While waiting to spy the birds, I pulled out some wild bird coloring books that we had picked up at Zion National Park last fall. These books are so fabulous in that they educate kids totally under the guise of arts and crafts—so sneaky, my favorite kind of education. And the pictures are very detailed with accurately colored stickers at the front of the book and number codes to find the coloring page for that particular bird. We found the birds that the wild bird experts told us to expect and began to color. My oldest child colored a titmouse. My three-year-old colored a chickadee. My youngest daughter colored the dining room table. C’est la vie.
While they ate their lunches, I decided to sneak a peek at the feeders to see if we had hooked any birds.
I almost yelled across the house when I spotted a titmouse pecking at the feeder! How exciting to see exactly what we had learned about!
The girls have since seen the birds at their feeders, too. What a perfect way to honor and celebrate the creations on earth during this Ayyam-i-Ha!
Looking for more Ayyam-i-Ha crafts? Then check out this Adent style banner.

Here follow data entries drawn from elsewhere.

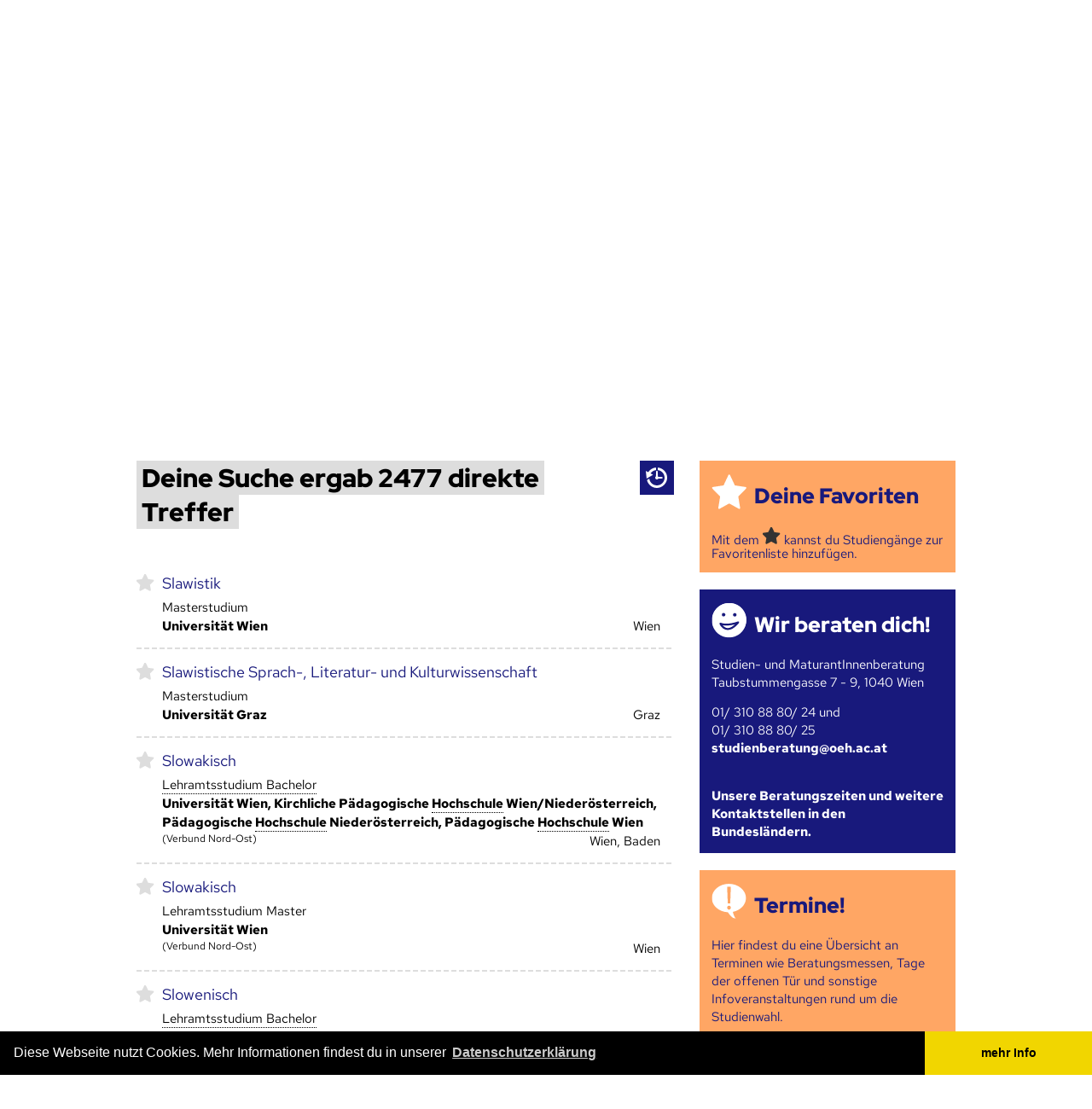

--- FILE ---
content_type: text/javascript
request_url: https://static.oeh.ac.at/yui3/build/node-pluginhost/node-pluginhost-min.js
body_size: -28
content:
YUI.add("node-pluginhost",function(t,o){t.Node.plug=function(){var o=t.Array(arguments);return o.unshift(t.Node),t.Plugin.Host.plug.apply(t.Base,o),t.Node},t.Node.unplug=function(){var o=t.Array(arguments);return o.unshift(t.Node),t.Plugin.Host.unplug.apply(t.Base,o),t.Node},t.mix(t.Node,t.Plugin.Host,!1,null,1),t.Object.each(t.Node._instances,function(o){t.Plugin.Host.apply(o)}),t.NodeList.prototype.plug=function(){var n=arguments;return t.NodeList.each(this,function(o){t.Node.prototype.plug.apply(t.one(o),n)}),this},t.NodeList.prototype.unplug=function(){var n=arguments;return t.NodeList.each(this,function(o){t.Node.prototype.unplug.apply(t.one(o),n)}),this}},"@VERSION@",{requires:["node-base","pluginhost"]});

--- FILE ---
content_type: text/javascript
request_url: https://static.oeh.ac.at/yui3/build/node-style/node-style-min.js
body_size: 167
content:
YUI.add("node-style",function(t,e){var i;(i=t).mix(i.Node.prototype,{setStyle:function(t,e){return i.DOM.setStyle(this._node,t,e),this},setStyles:function(t){return i.DOM.setStyles(this._node,t),this},getStyle:function(t){return i.DOM.getStyle(this._node,t)},getComputedStyle:function(t){return i.DOM.getComputedStyle(this._node,t)}}),i.NodeList.importMethod(i.Node.prototype,["getStyle","getComputedStyle","setStyle","setStyles"]);var o=t.Node;t.mix(o.prototype,{show:function(t){return t=arguments[arguments.length-1],this.toggleView(!0,t),this},_show:function(){this.removeAttribute("hidden"),this.setStyle("display","")},_isHidden:function(){return this.hasAttribute("hidden")||"none"===t.DOM.getComputedStyle(this._node,"display")},toggleView:function(t,e){return this._toggleView.apply(this,arguments),this},_toggleView:function(t,e){return e=arguments[arguments.length-1],"boolean"!=typeof t&&(t=this._isHidden()?1:0),t?this._show():this._hide(),"function"==typeof e&&e.call(this),this},hide:function(t){return t=arguments[arguments.length-1],this.toggleView(!1,t),this},_hide:function(){this.setAttribute("hidden","hidden"),this.setStyle("display","none")}}),t.NodeList.importMethod(t.Node.prototype,["show","hide","toggleView"])},"@VERSION@",{requires:["dom-style","node-base"]});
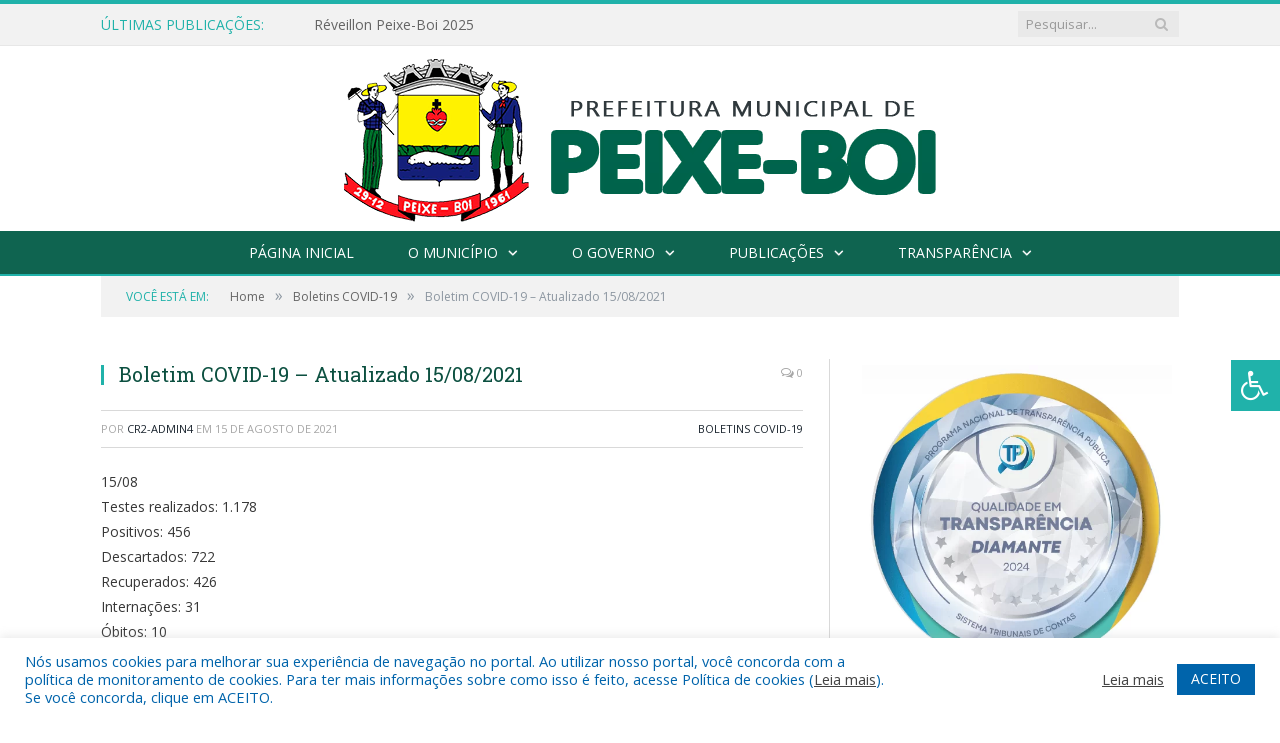

--- FILE ---
content_type: text/css; charset: utf-8;charset=UTF-8
request_url: https://prefeituradepeixeboi.pa.gov.br/?bunyad_custom_css=1&ver=6.8.2
body_size: 1464
content:
::selection { background: #20b2aa; }

::-moz-selection { background: #20b2aa; }

.top-bar, .post-content .modern-quote, .mobile-head { border-top-color: #20b2aa; }

.trending-ticker .heading, .breadcrumbs .location, .gallery-title, .related-posts .section-head, 
.post-content a, .comments-list .bypostauthor .comment-author a, .error-page 
.text-404, .main-color, .section-head.prominent, .block.posts .fa-angle-right, a.bbp-author-name, .main-stars span:before,
.main-stars, .recentcomments .url, .nav-light .menu > li:hover > a, .nav-light .menu > .current-menu-item > a, 
.nav-light .menu > .current-menu-parent > a, .nav-light-search .active .search-icon, .nav-light-search .search-icon:hover,
.nav-light .menu li li:hover > a, .nav-light .menu li li.current-menu-item > a, .nav-light .mega-menu .sub-nav li:hover > a, 
.nav-light .menu .sub-nav li.current-menu-item > a { color: #20b2aa; }

.navigation .menu > li:hover > a, .navigation .menu >.current-menu-item > a, .navigation .menu > .current-menu-parent > a,
.navigation .menu > .current-menu-ancestor > a, .tabbed .tabs-list .active a, .nav-search .search-icon:hover, 
.nav-search .active .search-icon, .comment-content .reply, .sc-tabs .active a { border-bottom-color: #20b2aa; }

.main-featured .cat, .main-featured .pages .flex-active, .rate-number .progress, .highlights .rate-number .progress, 
.main-pagination .current, .main-pagination a:hover, .cat-title, .sc-button-default:hover, .drop-caps, .review-box .bar,
.review-box .overall, .post .read-more a, .button, .post-pagination > span { background: #20b2aa; }

.post-content .wpcf7-not-valid-tip, .main-heading, .review-box .heading, .post-header .post-title:before, 
.highlights h2:before, div.bbp-template-notice, div.indicator-hint, div.bbp-template-notice.info, 
.modal-header .modal-title, .entry-title, .page-title { border-left-color: #20b2aa; }

@media only screen and (max-width: 799px) { .navigation .mobile .fa { background: #20b2aa; } }

.navigation { background-color: #0f6450;; }

@media only screen and (max-width: 799px) { .navigation .menu > li:hover > a, .navigation .menu > .current-menu-item > a, 
.navigation .menu > .current-menu-parent > a { background-color: #0f6450;; } }

.navigation.sticky { background: rgb(15,100,80); background: rgba(15,100,80, 0.9);; }

.navigation .mega-menu, .navigation .menu ul { background-color: #0f6450;; }

@media only screen and (max-width: 799px) { .navigation .mega-menu.links > li:hover { background-color: #0f6450;; } }

.navigation .menu > li:hover, .navigation .menu li li:hover, .navigation .menu li li.current-menu-item,
.navigation .mega-menu .sub-nav li:hover, .navigation .menu .sub-nav li.current-menu-item { background-color: #20b2aa;; }

@media only screen and (max-width: 799px) { .navigation .menu > li:hover > a, .navigation .menu > .current-menu-item > a, 
.navigation .menu > .current-menu-parent > a, .navigation .mega-menu.links > li:hover,
.navigation .menu > .current-menu-ancestor > a, .navigation .menu li.active { background-color: #20b2aa;; } }

.post-content a:hover { color: #20b2aa; }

And better yet, what about birdseed feeders made from seed and gelatin in the shape of a nine-pointed star, a very important symbol in the Baha’i faith? Here you can purchase cookie cutters in the shape of a nine-pointed star: http://www.bahairesources.com/cookie-cutters.html
Simply mix a batch of plain gelatin according to package instructions and mix in the seed. Place the mix into the mold on a baking sheet lined with parchment or wax paper. Don’t forget to add your string to the mold in the center for a secure hold. Be sure to let the mold dry completely before removing. Hang it in the east so you will always see your nine-pointed star rising.